# YOUR INSTRUCTIONS
Without any pictures, the records below should be reproduced exactly.

┌────────

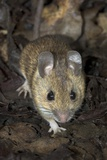 Woodmouse Print by Colin Varndell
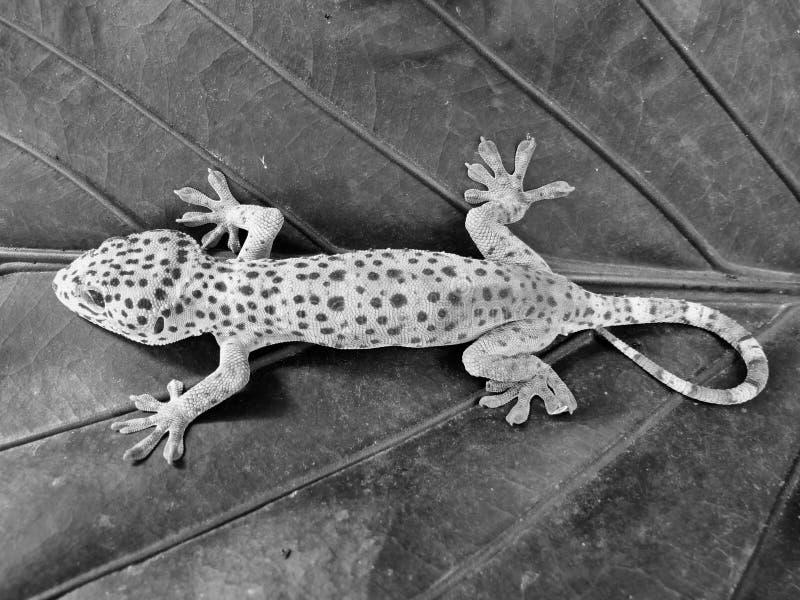 Schöner Tokay-Gecko, gehockt auf den Blättern stockbild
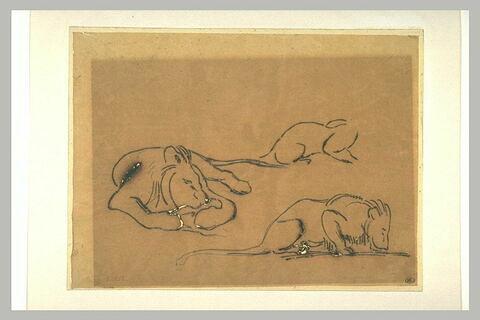 Trois études : lion couché, lion buvant, corps de lion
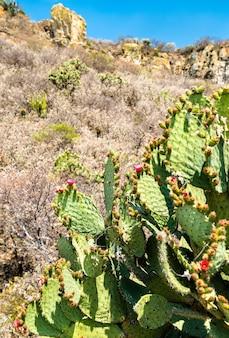 Cactusvijgplant op de archeologische vindplaats yagul in de staat oaxaca in mexico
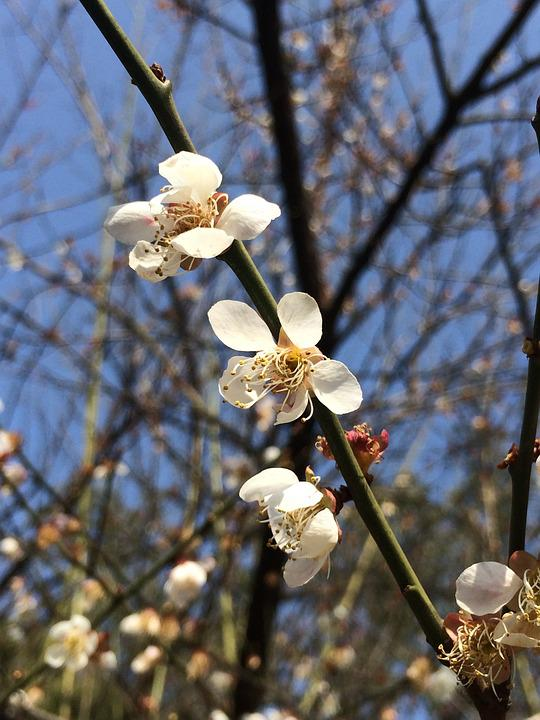 Spring, Plum Blossom, Blue Sky, Flower, White, Close-up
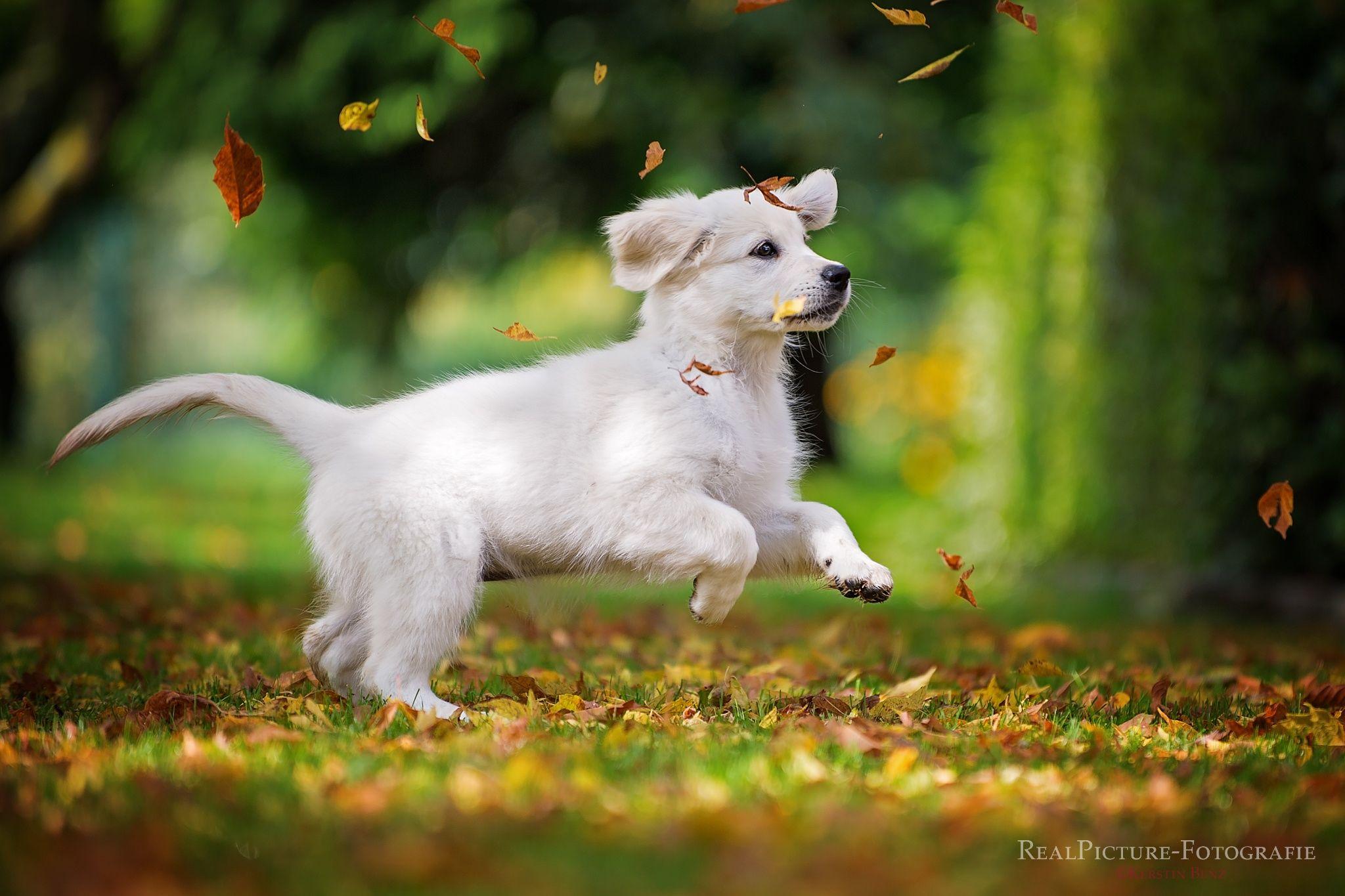 Photograph Hurra, Hurra der Herbst ist da... by Kerstin Benz  on 500px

└────────

# SOLVED EXERCISE
 Woodmouse Print by Colin Varndell
 Schöner Tokay-Gecko, gehockt auf den Blättern stockbild
 Trois études : lion couché, lion buvant, corps de lion
 Cactusvijgplant op de archeologische vindplaats yagul in de staat oaxaca in mexico
 Spring, Plum Blossom, Blue Sky, Flower, White, Close-up
 Photograph Hurra, Hurra der Herbst ist da... by Kerstin Benz  on 500px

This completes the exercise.